• [TESTO FORNITO]:
Giudi

Icarus – Piano Nocturne in Emin, estratto dall’album “Chemical Wedding“, è il nuovo singolo di Giudi, artista boema alt- pop dallo stile unico, con diverse collaborazioni e contaminazioni musicali, dalla Classica all’Hyperpop.

Attraverso i suoi testi e video esprime e sostiene concetti come spiritualità, attivismo sociale, salute mentale, queer e femminismo.

Musica d’atmosfera con un tocco di spiritualità.

Così si potrebbe descrivere il progetto di GIUDI, giovane artista boema, che ha spesso collaborato con esponenti di diverse scene musicali, dalla Classica all’Hyperpop. Da sempre sostenitrice della diversità e dell’uguaglianza nella società, tramite la sua musica, i suoi testi e i video esprime concetti come spiritualità, attivismo sociale, salute mentale, queer e femminismo.

“Chemical Wedding” è il titolo del suo album di debutto, pubblicato venerdì 15 novembre, durante la luna piena. Il sole e la luna, il fuoco e l’acqua rimandano ai simboli della dualità e si basano sul concetto di “Matrimonio Chimico”, rimandando e descrivendo i contrasti della vita.

• [ESERCIZI DA SVOLGERE]:
(A) Riassumi in due frasi il testo su Giudi.
(B) Rispondi alle seguenti domande sul testo su Giudi, una per riga:
(i) Da quale album è estratto il singolo Icarus – Piano Nocturne in Emin?
(ii) In quale giorno è stato pubblicato l'album di debutto?
(iii) Quali simboli della dualità vengono citati?

• [SEZIONE DEL DATASET]:

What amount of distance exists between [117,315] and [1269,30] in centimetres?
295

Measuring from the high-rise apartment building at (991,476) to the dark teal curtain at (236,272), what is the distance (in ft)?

• [SOLUZIONI PER PUNTI]:
(A) Giudi è una giovane artista boema alt-pop che ha collaborato con esponenti di diverse scene musicali, dalla Classica all'Hyperpop, e che attraverso testi e video esprime concetti come spiritualità, attivismo sociale, salute mentale, queer e femminismo. Il suo nuovo singolo, Icarus – Piano Nocturne in Emin, è estratto dall'album di debutto “Chemical Wedding”, pubblicato venerdì 15 novembre durante la luna piena e basato sul concetto di “Matrimonio Chimico”, che descrive i contrasti della vita.

(B)
(i) Dall'album “Chemical Wedding”.
(ii) Venerdì 15 novembre, durante la luna piena.
(iii) Il sole e la luna, il fuoco e l'acqua.